Question

Find the volume of the greatest right circular cone obtained by rotating a right angled triangle of hypotenuse of $1$ foot about a side.

• A. $\frac{\sqrt{2}\pi }{9\sqrt{\left(3\right)}}$ cu. ft.
• B. $\frac{2\pi }{9\sqrt{\left(3\right)}}$ cu. ft.
• C. $\frac{2\pi }{9}$ cu. ft.
• D. $\frac{\sqrt{2}\pi }{9}$ cu. ft.

Answer 1

The correct option is B $\frac{2\pi }{9\sqrt{\left(3\right)}}$ cu. ft.

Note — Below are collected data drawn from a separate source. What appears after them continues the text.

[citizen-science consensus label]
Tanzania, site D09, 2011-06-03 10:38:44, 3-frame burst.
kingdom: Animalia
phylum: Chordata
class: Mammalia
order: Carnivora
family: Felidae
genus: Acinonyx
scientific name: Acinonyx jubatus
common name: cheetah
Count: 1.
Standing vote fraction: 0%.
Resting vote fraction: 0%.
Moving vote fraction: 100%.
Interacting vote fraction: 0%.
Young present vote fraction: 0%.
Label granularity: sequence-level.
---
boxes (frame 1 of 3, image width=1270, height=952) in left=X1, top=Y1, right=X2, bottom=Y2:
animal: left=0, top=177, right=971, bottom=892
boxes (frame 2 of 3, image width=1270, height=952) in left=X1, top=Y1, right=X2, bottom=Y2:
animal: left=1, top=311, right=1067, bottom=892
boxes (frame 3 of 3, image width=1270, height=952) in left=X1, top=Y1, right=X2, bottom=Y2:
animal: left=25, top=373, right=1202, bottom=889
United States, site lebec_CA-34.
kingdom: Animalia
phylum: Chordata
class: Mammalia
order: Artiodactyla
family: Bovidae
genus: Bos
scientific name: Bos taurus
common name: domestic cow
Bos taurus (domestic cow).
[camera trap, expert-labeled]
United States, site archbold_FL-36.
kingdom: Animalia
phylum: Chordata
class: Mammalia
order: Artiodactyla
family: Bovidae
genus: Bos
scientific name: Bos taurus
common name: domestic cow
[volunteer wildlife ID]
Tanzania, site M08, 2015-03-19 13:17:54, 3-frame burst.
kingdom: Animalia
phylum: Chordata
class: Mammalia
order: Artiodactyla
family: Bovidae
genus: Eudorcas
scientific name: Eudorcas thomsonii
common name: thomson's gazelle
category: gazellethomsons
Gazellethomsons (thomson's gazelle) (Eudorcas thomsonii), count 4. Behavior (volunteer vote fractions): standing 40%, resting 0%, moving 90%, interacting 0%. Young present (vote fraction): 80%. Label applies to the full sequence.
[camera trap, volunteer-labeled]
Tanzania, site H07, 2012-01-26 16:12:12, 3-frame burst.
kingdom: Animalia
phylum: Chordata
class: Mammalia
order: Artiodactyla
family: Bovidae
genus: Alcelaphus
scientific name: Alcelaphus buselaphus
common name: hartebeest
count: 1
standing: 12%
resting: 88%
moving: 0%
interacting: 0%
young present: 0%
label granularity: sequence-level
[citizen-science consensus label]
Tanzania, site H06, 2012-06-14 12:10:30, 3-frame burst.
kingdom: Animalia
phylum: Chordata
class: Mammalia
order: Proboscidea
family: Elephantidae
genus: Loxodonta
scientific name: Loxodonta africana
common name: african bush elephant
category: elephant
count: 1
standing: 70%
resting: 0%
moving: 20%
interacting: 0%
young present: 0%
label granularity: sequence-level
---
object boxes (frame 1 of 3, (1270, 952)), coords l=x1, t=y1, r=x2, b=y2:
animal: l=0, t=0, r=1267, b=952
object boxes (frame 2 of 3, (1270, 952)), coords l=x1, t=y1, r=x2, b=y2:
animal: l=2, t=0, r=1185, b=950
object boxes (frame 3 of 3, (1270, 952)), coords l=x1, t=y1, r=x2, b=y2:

Let $ABC$ be a right triangle with $AC=1foot$.
When the triangle is rotated along one of its legs, a cone is generated.
So, let $x$ be the height of the cone and slant height will be 1 foot.
Now, $r^2=x^2+1$
$\Rightarrow r=\sqrt{1-x^2}$
So, volume of cone $V=\frac{1}{3}\pi r^{2}h=\frac{1}{3}\pi (1-x^2)x$
Now,$\frac{dV}{dx}=\frac{1}{3}\pi \left[x\right(-2x)+1-x^2]=\frac{1}{3}\pi (1-3x^2)$
For maximum or minimum,
$\frac{dV}{dx}=0$
$\Rightarrow 1-3x^2=0$
$\Rightarrow x=\pm \frac{1}{\sqrt{3}}$
Now, $\frac{d^{2}V}{d{x}^2}=\frac{1}{3}\pi (-6x)==-2x\pi$
Clearly $\frac{d^{2}V}{d{x}^2}<0$ for $x=\frac{1}{\sqrt{3}}$
Hence, V is maximum at $x=\frac{1}{\sqrt{3}}$
Maximum volume $=\frac{1}{3}\pi (1-\frac{1}{3})\frac{1}{\sqrt{3}}$
$=\frac{2\pi }{9\sqrt{3}}$ cu. ft